- Stated problem 1
According to the interview below, which firm did Bijna K. Dasani join in New York after Credit Suisse?

- Document excerpt
/---
Dr. Bijna K. Dasani is the Head of Architecture & Innovation at Lloyds Banking Group. With 19+ years of professional experience, she has worked across EMEA, the Americas and Asia, and has a robust track record of delivering successes for global Banking and Financial Services across the verticals of Strategy, Innovation and Technology. Bijna serves the Boards of FinTech Connect, CIONet, IPQC CDO Exchange, and the Inclusive Companies Network. She is a FinTech Mentor and has co-hosted the Women in Business TV series and films videos on Mentorship, Leadership & Technology.

Can you tell us about your career progression into your current role?

After work-experience with the Royal Bank of Scotland Group (during secondary education), my first tangible role in Financial Services was with Credit Suisse; I was instantly inspired and intellectually stimulated by my colleagues and the working environment alike. I later moved to Goldman Sachs in New York, transitioning from Operations into Change Management and later Strategy roles. As my career has since taken me to different roles and locations, Strategy has become my core skill set and Innovation my secondary; which encompasses verticals of data, core innovation, fintech, and applied sciences – all of which have been the pillars underpinning career over the past decade.

Looking back at your career to date, can you pinpoint when you first noticed an emphasis on diversity and inclusion around you?

This is very circumstantial at times; there have been moment of gaps and moments of emphasis; personally, it’s always been a priority throughout my career. As a graduate entry into Financial Services, I was an equal in terms of gender parity and an evident minority in terms of culture and religion. I’ve observed labelling and globally, the statistical evidence on the lack of parity for women in Financial Services, as well as other sectors; women are typically 10%-20% of the C Suite in most sectors across geographies. A few years ago, I chose to write a paper exploring the reasons behind the lack of parity, particularly within the Financial Services C Suite. While historical, environmental and economic factors play a role, my research showed distinct attrition at the middle management level, when women’s priorities often change at home and at work simultaneously; which has a fundamental impact on women reaching the boardroom. For the past decade, I’ve been sharing views about the importance of shared responsibility at home and at work, particularly through those increased responsibility phases. While things are improving with regards to awareness; the fact remains that we are still 200+ years away from gender parity when it comes to salary.

You have worked across EMEA, APAC and the Americas – what are the cultural differences, and have they affected your management style?

There are cultural differences not just between these regions, but also within them. One of my roles covered both North America and Latin America – both provided completely different experiences during the same tenure. In fact, no two states in America are the same. It’s critical to understand the value-system of colleagues in any region, and thereafter understand how it drives their decision-making, thought-process and communication - and then it’s really important to adapt your own style as necessary. My own leadership style is therefore adaptive; it supports this strategy and has served me well.
\---
- Stated problem 2
Pick out every line of the rows that contains the string "bbox".

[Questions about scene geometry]
/---
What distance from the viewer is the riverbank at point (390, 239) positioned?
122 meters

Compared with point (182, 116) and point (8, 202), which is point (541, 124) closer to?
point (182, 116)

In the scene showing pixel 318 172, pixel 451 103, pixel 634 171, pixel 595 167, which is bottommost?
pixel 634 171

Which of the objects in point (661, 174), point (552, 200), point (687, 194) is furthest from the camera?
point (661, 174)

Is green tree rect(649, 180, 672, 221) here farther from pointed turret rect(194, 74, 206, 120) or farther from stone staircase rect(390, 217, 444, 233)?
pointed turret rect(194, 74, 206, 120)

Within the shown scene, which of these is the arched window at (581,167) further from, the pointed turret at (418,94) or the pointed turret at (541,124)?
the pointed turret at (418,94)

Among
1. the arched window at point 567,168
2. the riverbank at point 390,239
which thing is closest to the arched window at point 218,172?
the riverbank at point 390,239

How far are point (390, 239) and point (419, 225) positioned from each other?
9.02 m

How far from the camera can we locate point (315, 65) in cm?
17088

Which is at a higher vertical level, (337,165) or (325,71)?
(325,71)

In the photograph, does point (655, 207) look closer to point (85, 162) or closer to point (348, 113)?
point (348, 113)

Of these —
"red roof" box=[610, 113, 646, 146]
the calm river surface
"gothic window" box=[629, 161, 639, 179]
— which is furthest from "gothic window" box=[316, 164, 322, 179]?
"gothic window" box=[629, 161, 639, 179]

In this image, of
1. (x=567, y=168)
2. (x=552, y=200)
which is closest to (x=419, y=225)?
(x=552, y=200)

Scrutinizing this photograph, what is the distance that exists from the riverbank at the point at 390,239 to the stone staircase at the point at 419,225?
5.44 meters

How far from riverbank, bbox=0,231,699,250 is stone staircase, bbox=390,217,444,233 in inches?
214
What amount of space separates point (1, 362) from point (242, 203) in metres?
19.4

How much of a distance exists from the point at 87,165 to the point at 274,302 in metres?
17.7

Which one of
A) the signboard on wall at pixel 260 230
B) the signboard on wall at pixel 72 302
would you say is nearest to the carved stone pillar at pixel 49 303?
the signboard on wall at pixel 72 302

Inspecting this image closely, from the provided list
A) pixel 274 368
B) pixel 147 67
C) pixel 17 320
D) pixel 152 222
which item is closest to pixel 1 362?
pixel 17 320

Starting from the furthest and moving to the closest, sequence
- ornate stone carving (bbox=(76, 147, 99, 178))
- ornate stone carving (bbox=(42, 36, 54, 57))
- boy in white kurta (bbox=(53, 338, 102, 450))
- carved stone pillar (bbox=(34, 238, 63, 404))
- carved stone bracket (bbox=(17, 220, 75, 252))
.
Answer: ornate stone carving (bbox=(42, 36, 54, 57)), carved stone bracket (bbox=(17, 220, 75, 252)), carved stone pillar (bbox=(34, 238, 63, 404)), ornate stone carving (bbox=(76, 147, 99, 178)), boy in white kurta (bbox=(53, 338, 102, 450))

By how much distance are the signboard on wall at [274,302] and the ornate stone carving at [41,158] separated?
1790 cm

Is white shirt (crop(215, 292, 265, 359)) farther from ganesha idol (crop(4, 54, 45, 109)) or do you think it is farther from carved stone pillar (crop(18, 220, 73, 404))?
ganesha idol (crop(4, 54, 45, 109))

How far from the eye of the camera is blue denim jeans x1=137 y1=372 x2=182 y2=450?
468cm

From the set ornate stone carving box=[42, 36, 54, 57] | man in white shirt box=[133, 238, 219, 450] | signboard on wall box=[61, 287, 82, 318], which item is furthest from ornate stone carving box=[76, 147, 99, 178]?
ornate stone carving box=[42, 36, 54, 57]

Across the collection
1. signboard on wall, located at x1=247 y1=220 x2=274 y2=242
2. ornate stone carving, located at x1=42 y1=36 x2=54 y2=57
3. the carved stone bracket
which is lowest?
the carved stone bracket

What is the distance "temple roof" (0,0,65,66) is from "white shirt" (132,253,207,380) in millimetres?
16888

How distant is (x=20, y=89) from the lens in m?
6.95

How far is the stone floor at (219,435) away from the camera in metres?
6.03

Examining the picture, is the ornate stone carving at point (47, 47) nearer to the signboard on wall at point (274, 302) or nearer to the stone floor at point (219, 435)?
\---
- Exercise response 1
Goldman Sachs.

- Exercise response 2
How far from riverbank, bbox=0,231,699,250 is stone staircase, bbox=390,217,444,233 in inches?
- ornate stone carving (bbox=(76, 147, 99, 178))
- ornate stone carving (bbox=(42, 36, 54, 57))
- boy in white kurta (bbox=(53, 338, 102, 450))
- carved stone pillar (bbox=(34, 238, 63, 404))
- carved stone bracket (bbox=(17, 220, 75, 252))
Answer: ornate stone carving (bbox=(42, 36, 54, 57)), carved stone bracket (bbox=(17, 220, 75, 252)), carved stone pillar (bbox=(34, 238, 63, 404)), ornate stone carving (bbox=(76, 147, 99, 178)), boy in white kurta (bbox=(53, 338, 102, 450))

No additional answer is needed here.